» Quoted passage
How will climate change affect rail?

Kris Cooper hears from Infrabel, Network Rail, and Deutsche Bahn about how they are mitigating potential threats from climate change.

Gerolstein train station during the July 2021 floods in the Ahr Valley, Germany. Credit: Deutsche Bahn

In 2023 a report by the World Meteorological Organization and the EU’s Copernicus Climate Change service stated that multiple nations within Europe had experienced their warmest year on record.

This not only rings alarm bells for the need to rapidly decarbonise but presents a myriad of threats to rail infrastructure.

In 2021, the European year of rail, the European Commission promoted the role of trains in aiding the EU to become climate-neutral by 2050, helping to curb the amount of inherently environmentally damaging short-haul flights around Europe.

Consequently, the industry will be facing increased usage of its services while battling the impending devastation of climate-related damage to the infrastructure.

“Climate change and its associated extreme weather are the biggest challenges Network Rail, and in fact the world, faces”, says Chris Denham, senior media manager at Network Rail, the UK’s rail infrastructure provider.

To mitigate disruptions to infrastructure across Europe, infrastructure providers must anticipate and mitigate a host of threats from adverse weather conditions, calculating and deploying necessary funding and action to avoid deterioration of rail networks.

What danger does climate change pose to rail infrastructure and service?

Climate change causes a multitude of difficulties for rail infrastructure. Increased temperatures can cause tracks to bend and buckle tracks while more frequent storms can result in perpetual cycles of repairs from fallen trees and flooding.

» Data records
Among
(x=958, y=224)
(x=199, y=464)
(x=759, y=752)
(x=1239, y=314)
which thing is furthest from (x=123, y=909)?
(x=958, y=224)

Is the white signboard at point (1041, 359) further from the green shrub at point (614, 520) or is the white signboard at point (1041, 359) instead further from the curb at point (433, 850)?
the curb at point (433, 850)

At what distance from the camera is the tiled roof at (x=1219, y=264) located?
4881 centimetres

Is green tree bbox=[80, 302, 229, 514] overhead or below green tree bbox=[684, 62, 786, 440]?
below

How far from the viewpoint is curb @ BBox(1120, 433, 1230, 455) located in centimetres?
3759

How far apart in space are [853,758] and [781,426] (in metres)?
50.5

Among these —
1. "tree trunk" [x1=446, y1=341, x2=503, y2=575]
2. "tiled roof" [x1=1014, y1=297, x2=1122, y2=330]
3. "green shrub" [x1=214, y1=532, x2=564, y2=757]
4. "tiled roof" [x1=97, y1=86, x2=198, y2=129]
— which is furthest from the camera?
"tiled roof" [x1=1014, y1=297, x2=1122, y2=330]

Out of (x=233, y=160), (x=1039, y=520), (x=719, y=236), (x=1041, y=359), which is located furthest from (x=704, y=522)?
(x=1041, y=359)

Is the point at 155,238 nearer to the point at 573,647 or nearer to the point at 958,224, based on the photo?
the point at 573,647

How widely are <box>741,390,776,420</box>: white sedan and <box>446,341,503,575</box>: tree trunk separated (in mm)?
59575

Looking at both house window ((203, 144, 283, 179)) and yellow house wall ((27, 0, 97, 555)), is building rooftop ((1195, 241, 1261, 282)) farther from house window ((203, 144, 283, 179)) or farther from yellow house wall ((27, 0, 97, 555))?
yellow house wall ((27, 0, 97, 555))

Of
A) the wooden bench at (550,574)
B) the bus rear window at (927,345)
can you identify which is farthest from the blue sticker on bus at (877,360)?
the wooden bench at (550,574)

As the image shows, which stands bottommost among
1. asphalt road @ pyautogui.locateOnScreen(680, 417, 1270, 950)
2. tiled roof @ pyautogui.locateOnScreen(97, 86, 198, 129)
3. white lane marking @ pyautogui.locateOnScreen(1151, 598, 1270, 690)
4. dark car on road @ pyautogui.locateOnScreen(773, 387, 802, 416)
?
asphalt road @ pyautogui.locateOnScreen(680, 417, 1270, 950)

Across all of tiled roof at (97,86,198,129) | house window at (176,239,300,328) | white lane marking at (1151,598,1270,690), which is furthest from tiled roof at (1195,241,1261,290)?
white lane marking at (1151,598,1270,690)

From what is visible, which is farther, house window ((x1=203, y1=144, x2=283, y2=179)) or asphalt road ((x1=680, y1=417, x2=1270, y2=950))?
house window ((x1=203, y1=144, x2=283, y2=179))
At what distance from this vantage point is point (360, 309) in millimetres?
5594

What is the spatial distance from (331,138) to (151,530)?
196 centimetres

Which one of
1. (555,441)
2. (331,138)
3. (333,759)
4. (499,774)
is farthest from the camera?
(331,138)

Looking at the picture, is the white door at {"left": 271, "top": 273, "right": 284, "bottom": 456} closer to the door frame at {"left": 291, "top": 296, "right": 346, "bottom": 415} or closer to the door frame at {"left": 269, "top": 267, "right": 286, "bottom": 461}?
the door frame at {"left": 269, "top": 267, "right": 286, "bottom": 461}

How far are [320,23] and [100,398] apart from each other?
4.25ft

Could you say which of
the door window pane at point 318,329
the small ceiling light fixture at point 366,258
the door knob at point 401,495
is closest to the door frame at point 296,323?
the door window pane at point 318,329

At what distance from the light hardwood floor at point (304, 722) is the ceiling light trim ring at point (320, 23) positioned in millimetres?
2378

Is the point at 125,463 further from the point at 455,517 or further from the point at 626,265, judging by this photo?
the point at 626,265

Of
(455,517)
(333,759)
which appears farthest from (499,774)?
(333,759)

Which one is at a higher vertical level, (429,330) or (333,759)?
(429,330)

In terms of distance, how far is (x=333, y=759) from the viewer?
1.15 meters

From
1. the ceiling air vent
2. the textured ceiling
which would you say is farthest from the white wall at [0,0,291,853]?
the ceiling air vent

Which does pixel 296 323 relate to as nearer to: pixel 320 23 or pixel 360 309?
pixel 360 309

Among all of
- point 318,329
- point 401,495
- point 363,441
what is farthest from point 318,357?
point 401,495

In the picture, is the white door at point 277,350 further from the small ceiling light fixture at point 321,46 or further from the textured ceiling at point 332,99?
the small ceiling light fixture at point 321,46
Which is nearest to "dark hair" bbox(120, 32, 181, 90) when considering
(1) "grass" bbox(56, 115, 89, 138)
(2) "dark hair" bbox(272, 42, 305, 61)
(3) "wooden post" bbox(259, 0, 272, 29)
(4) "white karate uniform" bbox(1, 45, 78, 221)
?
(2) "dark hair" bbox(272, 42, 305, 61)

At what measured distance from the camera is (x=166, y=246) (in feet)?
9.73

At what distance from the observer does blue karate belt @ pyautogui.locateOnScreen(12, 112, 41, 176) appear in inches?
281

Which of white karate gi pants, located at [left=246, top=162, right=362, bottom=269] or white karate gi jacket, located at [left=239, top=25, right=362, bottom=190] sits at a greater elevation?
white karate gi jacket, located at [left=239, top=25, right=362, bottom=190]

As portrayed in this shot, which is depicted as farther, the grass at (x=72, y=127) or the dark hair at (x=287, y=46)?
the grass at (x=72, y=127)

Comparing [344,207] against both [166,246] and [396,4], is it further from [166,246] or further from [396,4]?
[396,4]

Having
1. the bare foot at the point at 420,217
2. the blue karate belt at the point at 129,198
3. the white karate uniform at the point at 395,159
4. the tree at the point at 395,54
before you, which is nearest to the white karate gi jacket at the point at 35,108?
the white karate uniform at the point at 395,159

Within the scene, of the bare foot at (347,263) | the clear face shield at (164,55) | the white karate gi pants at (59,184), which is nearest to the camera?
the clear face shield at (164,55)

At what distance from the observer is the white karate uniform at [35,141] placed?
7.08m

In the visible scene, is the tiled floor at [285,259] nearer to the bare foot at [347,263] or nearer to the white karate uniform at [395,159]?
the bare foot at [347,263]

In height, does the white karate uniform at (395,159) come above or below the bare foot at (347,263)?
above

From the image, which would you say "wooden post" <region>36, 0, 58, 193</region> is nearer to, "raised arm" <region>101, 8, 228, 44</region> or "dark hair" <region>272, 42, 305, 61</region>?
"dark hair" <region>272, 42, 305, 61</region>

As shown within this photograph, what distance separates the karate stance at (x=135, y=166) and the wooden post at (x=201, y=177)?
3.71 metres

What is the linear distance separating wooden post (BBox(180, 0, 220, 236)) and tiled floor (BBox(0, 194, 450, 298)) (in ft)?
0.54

» Problems to work on
1 > In the article on how climate change will affect rail, what position does Chris Denham hold?
2 > Write the next part of the article on climate change and rail, picking up after its final sentence.

» Responses to the tasks
1 > He is senior media manager at Network Rail, the UK's rail infrastructure provider.

2 >
Patricia Grobben, climate change advisor at Belgian railway infrastructure manager Infrabel, explains that climate-related events could cause deterioration in robustness, punctuality, and premature ageing of infrastructure. This will result in an increased need for maintenance and renewal works and “increasingly frequent crisis management’” which will come with significant financial consequences.

Grobben highlights that while parts of rail infrastructure such as tracks, bridges, earthworks and hydraulic structures are particularly vulnerable to heavy rainfall, electrical engineering such as signalling and electric traction are more vulnerable to extreme temperatures.

Increased rainfall is particularly anticipated to be an issue in the UK due to a lot of the embankment sites being constructed from clay.

Network Rail’s engineers undertake emergency work to stabilise a cutting after a landslip near Fareham, UK. Credit: Network Rail

“In many areas, Victorian builders dug steep-sided cuttings to save money or constructed embankments out of clay and whatever else they had on-site, including steam engine ash. Culverts and drains were built to deal with the worse of the winters in the 1800s, which were much colder than now but nowhere near as wet.” Denham explains.

“Clay is a terrible material to build railways from, as it expands when it’s wet and contracts just as fast when it’s hot and dry. As embankments contract, they do so unevenly, leaving the railway on top looking like a roller coaster. Speed restrictions have to be put in place and we can’t tamp the track back into alignment until the weather turns and the rain soaks in.

“Most of our clay embankments are in the Southern region, and the hot summer of 2022 saw speed restrictions over a long period and a stretch of the Wessex route down to Exeter.”

Alongside this, coastal rail routes are in danger of being destroyed by ongoing coastal erosions as sea levels continue to rise, jeopardising necessary routes, despite ongoing work to stabilise rail lines.

Network Rail's response

Network Rail, as highlighted in recent reports from Bloomberg, has been facing mounting values of payouts to UK operators due to disruptions to services caused by wind, flooding and high temperatures. For the sake of profitability and maintaining the network, the company has an imminent need to respond to these threats.

“In Britain, we’re already seeing hotter, drier summers and warmer, wetter winters. They have put increasing strain on a network that is approaching 200 years old in some places”, Denham explains.

Network Rail’s third adaptation report published in December 2021, details the firm’s progress and plans for managing the impact of climate change, explaining the Weather Resilience and Climate Change Adaption Plan which is currently in place.

In Britain, we’re already seeing hotter, drier summers and warmer, wetter winters.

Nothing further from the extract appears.